Dataset records
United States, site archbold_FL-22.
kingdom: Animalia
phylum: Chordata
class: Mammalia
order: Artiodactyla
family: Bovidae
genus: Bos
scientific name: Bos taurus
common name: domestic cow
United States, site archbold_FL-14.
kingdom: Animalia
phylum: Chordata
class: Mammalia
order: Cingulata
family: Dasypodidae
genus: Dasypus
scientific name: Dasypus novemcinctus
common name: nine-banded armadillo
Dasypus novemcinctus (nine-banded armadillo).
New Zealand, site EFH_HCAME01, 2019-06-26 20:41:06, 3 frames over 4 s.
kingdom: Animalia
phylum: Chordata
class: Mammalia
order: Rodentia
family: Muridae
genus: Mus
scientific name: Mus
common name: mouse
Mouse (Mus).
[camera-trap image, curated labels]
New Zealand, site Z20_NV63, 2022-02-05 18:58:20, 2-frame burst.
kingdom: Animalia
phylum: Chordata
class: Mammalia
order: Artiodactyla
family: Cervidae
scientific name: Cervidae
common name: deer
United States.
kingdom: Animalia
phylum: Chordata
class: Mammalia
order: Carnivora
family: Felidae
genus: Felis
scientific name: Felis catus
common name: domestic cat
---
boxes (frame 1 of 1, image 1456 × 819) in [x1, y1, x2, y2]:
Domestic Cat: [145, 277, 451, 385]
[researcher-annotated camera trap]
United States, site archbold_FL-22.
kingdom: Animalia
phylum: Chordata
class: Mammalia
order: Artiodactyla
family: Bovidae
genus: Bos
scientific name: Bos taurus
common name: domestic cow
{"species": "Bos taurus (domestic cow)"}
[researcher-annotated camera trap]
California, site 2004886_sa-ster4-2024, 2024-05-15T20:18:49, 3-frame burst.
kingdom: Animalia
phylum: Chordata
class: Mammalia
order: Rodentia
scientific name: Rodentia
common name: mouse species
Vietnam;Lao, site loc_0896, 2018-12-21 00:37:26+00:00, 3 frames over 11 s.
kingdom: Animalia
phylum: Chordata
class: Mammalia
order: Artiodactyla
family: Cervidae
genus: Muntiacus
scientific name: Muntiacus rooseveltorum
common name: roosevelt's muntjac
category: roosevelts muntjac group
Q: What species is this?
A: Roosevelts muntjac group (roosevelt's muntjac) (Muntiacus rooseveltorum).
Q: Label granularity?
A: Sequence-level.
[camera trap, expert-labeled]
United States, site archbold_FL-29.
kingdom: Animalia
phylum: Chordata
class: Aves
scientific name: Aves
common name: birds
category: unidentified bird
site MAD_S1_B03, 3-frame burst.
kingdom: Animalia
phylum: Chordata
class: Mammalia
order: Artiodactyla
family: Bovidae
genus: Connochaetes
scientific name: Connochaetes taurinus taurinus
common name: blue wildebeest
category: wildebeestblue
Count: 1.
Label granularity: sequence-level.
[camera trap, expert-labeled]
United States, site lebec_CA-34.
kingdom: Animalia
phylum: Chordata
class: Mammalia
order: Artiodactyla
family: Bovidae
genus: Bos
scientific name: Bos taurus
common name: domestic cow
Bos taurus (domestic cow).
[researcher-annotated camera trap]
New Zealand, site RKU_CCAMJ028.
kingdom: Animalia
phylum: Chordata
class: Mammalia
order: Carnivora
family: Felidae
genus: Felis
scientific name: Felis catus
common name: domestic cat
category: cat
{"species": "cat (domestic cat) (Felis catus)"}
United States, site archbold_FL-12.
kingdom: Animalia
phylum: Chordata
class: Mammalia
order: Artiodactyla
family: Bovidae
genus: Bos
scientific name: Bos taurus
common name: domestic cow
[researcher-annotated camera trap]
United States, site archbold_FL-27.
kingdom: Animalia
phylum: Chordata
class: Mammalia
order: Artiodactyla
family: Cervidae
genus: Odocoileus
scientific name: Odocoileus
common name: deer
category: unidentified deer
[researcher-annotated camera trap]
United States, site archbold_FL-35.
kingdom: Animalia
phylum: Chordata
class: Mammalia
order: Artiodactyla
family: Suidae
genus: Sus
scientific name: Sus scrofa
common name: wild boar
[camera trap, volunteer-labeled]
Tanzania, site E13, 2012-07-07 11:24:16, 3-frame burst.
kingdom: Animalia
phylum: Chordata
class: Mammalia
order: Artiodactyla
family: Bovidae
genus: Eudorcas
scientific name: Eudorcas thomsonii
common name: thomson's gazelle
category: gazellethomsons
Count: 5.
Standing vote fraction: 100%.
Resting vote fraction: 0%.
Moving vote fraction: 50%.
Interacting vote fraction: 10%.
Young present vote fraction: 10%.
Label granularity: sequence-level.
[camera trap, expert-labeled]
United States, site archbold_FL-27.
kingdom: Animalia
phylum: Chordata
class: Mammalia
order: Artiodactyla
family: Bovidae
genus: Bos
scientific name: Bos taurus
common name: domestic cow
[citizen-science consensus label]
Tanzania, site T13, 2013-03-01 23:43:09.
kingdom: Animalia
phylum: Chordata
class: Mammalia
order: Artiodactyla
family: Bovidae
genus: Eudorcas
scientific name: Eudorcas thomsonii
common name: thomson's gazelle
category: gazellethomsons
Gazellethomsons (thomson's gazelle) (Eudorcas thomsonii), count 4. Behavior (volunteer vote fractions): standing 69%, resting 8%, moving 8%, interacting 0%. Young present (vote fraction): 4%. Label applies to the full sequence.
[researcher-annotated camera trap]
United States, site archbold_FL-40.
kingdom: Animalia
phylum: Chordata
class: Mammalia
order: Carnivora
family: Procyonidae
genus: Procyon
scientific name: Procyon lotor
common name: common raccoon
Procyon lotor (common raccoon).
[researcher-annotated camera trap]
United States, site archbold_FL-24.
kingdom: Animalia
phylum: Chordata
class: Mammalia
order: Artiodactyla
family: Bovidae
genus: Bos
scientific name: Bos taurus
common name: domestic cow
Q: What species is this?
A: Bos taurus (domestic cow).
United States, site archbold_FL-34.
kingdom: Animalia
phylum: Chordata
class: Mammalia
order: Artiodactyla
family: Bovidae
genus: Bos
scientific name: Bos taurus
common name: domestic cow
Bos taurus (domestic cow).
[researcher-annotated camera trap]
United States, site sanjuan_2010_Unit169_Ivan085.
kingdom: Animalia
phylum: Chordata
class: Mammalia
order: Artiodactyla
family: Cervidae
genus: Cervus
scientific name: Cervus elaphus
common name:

◆ **TASK GOAL**: Each line of the records, from the opening one through the line holding "order: Cingulata", should be restated word for word, with nothing else in the answer.

◆ **THE COMPLETED TASK**:
United States, site archbold_FL-22.
kingdom: Animalia
phylum: Chordata
class: Mammalia
order: Artiodactyla
family: Bovidae
genus: Bos
scientific name: Bos taurus
common name: domestic cow
United States, site archbold_FL-14.
kingdom: Animalia
phylum: Chordata
class: Mammalia
order: Cingulata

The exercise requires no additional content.